** Records for the exercise **
- - -

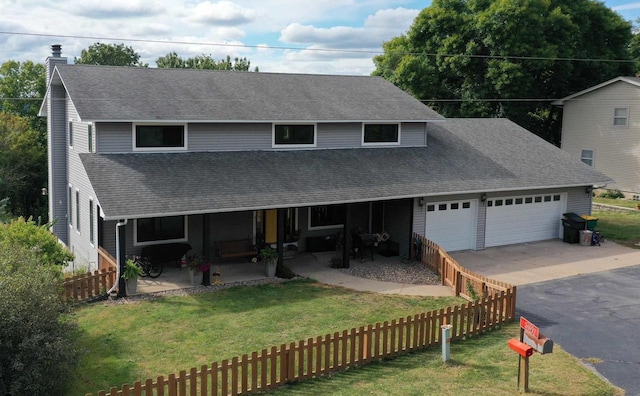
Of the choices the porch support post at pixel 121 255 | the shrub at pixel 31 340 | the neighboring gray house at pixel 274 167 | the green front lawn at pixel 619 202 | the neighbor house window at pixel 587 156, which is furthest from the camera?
the neighbor house window at pixel 587 156

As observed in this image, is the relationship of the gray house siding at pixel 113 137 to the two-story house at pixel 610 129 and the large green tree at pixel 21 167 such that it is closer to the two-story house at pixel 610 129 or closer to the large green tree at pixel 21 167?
the large green tree at pixel 21 167

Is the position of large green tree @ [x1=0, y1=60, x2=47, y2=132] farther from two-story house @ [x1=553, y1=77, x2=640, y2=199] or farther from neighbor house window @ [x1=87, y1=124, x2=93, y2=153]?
two-story house @ [x1=553, y1=77, x2=640, y2=199]

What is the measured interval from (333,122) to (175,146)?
6.03m

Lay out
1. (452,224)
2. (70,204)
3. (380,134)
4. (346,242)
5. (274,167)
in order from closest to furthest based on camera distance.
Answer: (346,242) < (274,167) < (452,224) < (70,204) < (380,134)

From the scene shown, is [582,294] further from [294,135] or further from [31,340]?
[31,340]

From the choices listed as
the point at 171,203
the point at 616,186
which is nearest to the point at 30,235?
the point at 171,203

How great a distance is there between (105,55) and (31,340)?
57551 mm

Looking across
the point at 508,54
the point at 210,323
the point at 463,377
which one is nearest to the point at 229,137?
the point at 210,323

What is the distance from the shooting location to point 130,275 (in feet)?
54.4

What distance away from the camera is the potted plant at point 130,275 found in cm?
1656

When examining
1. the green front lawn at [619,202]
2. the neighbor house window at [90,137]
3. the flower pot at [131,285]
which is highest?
the neighbor house window at [90,137]

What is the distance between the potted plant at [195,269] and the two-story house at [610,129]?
99.7 feet

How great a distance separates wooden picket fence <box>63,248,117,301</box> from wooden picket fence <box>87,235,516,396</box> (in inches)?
224

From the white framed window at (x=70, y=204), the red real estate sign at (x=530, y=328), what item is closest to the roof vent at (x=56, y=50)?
the white framed window at (x=70, y=204)
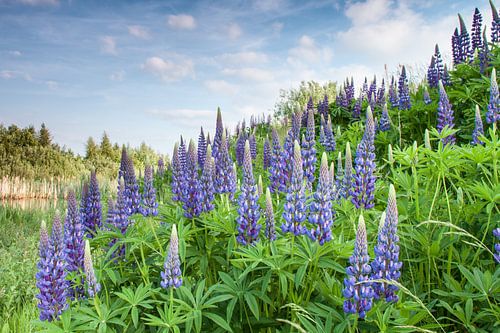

- - -

** Job **
Reproduce the rows verbatim from the line containing "What is the distance between" through the end of the rows, leaving out the pictures.

** Exercise solution **
What is the distance between the potted plant at [195,269] and the two-story house at [610,129]?
99.7 feet

How great a distance separates wooden picket fence <box>63,248,117,301</box> from wooden picket fence <box>87,235,516,396</box> (in inches)?
224

From the white framed window at (x=70, y=204), the red real estate sign at (x=530, y=328), what item is closest to the roof vent at (x=56, y=50)?
the white framed window at (x=70, y=204)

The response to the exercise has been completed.